All entries need to be written out verbatim, with pictures omitted.

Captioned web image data
- - - - - - -
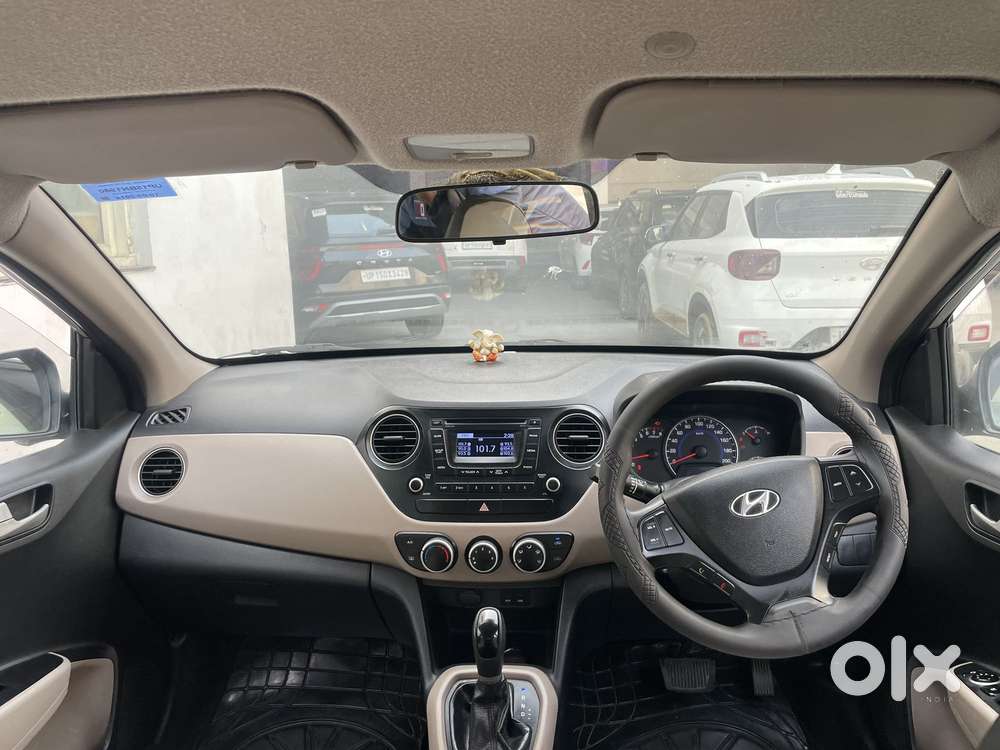 Hyundai Grand I10 Asta 1.2 At Vtvt, 2014, Petrol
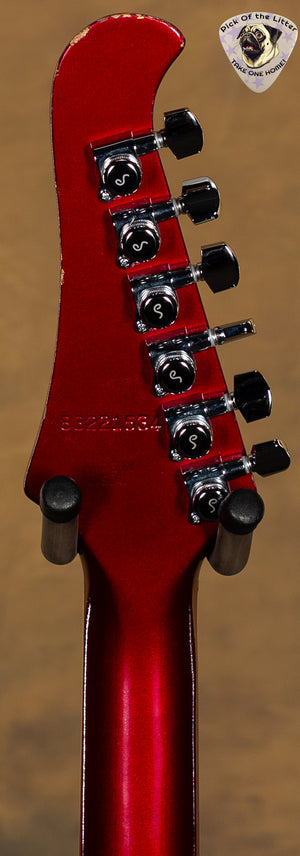 1982 Gibson Victory MVX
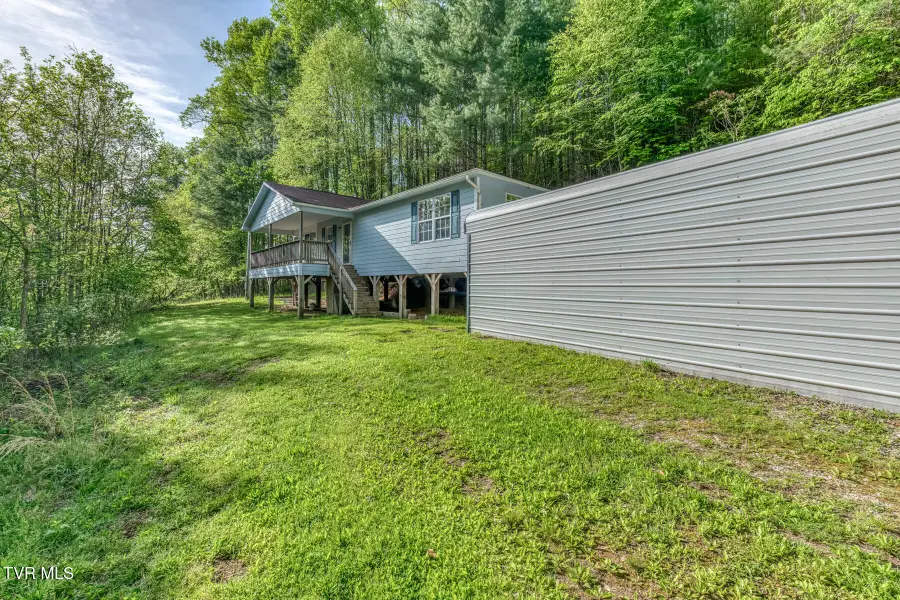 514 Piney Grove Road, Hampton, TN 37658 - #2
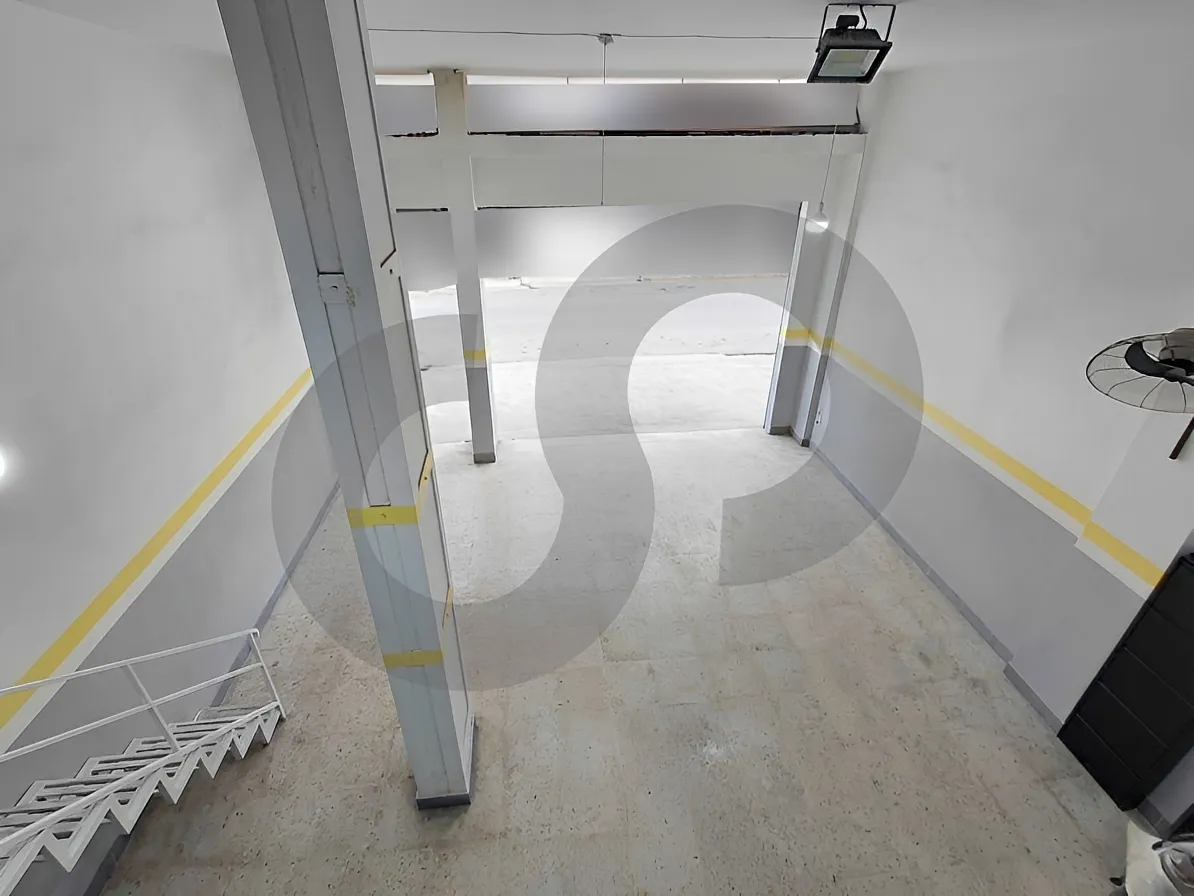 Commercial Property for Sale in Sad El Baouchriyeh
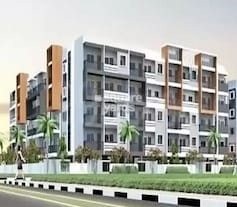 SLV Sankalpa, Hosur Road, Bangalore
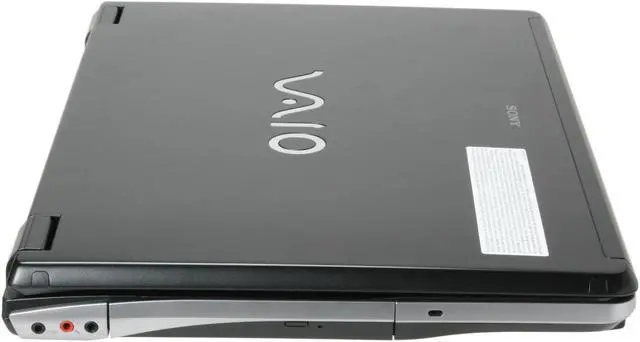 Alt view image 7 of 17 - SONY Laptop VAIO AR Series Intel Core 2 Duo T7200 2GB Memory 200GB HDD NVIDIA GeForce Go 7600 17.0" Windows Vista Home Premium VGN-AR350E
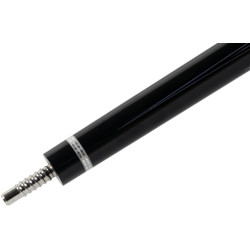 Tac biliard Dynamic Billard Maxis Fury MS-3 (Black) Thumb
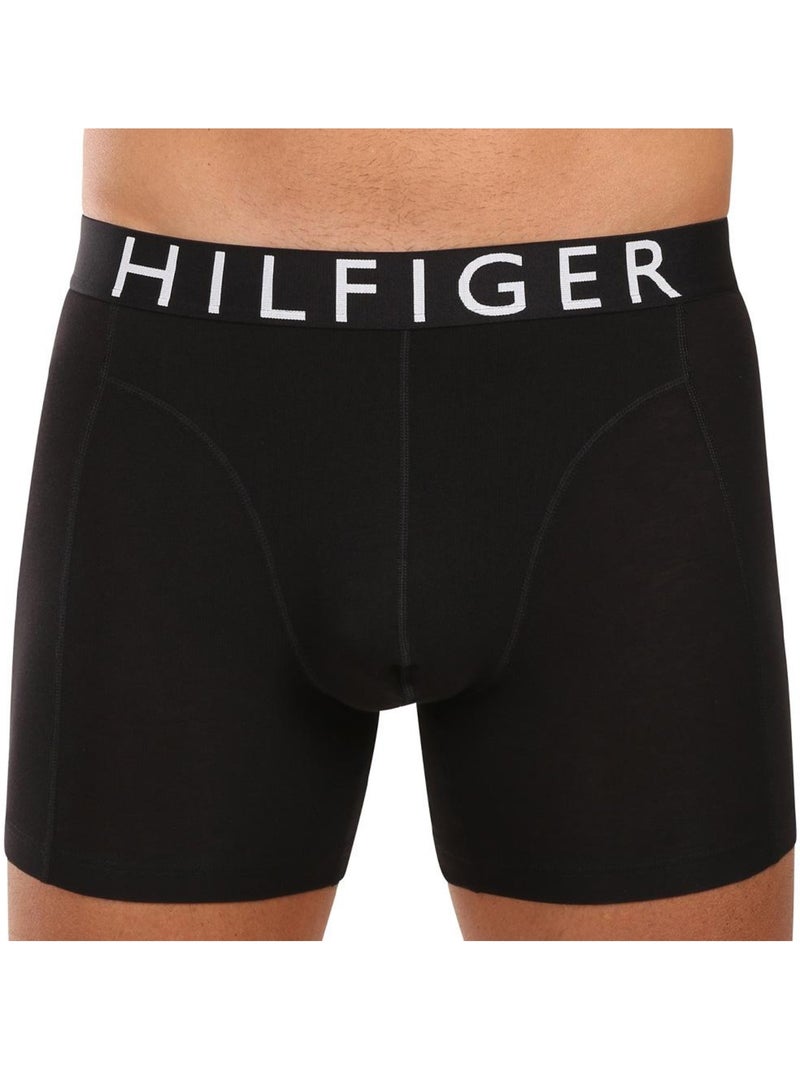 Lot de trois Boxers  Homme Tommy Hilfiger UM0UM03690 Noir - Kiabi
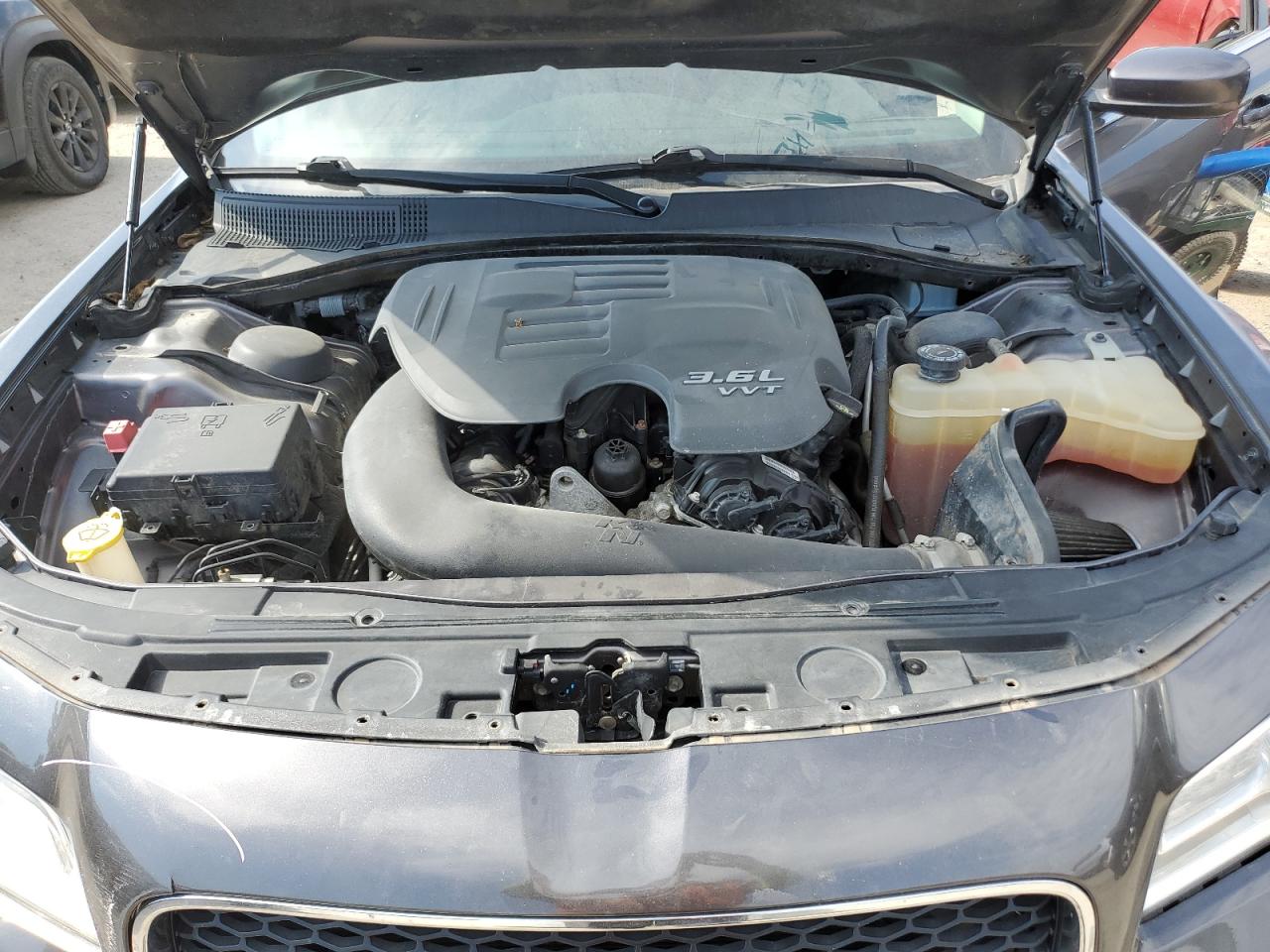 CHRYSLER 300 LIMITED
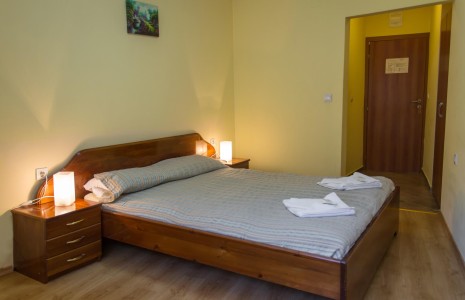 Двойна стая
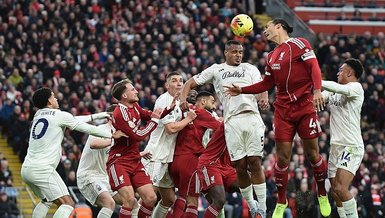 Liverpool'da kötü gidişat devam ediyor!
- - - - - - -
Exercise solution.
 Hyundai Grand I10 Asta 1.2 At Vtvt, 2014, Petrol
 1982 Gibson Victory MVX
 514 Piney Grove Road, Hampton, TN 37658 - #2
 Commercial Property for Sale in Sad El Baouchriyeh
 SLV Sankalpa, Hosur Road, Bangalore
 Alt view image 7 of 17 - SONY Laptop VAIO AR Series Intel Core 2 Duo T7200 2GB Memory 200GB HDD NVIDIA GeForce Go 7600 17.0" Windows Vista Home Premium VGN-AR350E
 Tac biliard Dynamic Billard Maxis Fury MS-3 (Black) Thumb
 Lot de trois Boxers  Homme Tommy Hilfiger UM0UM03690 Noir - Kiabi
 CHRYSLER 300 LIMITED
 Двойна стая
 Liverpool'da kötü gidişat devam ediyor!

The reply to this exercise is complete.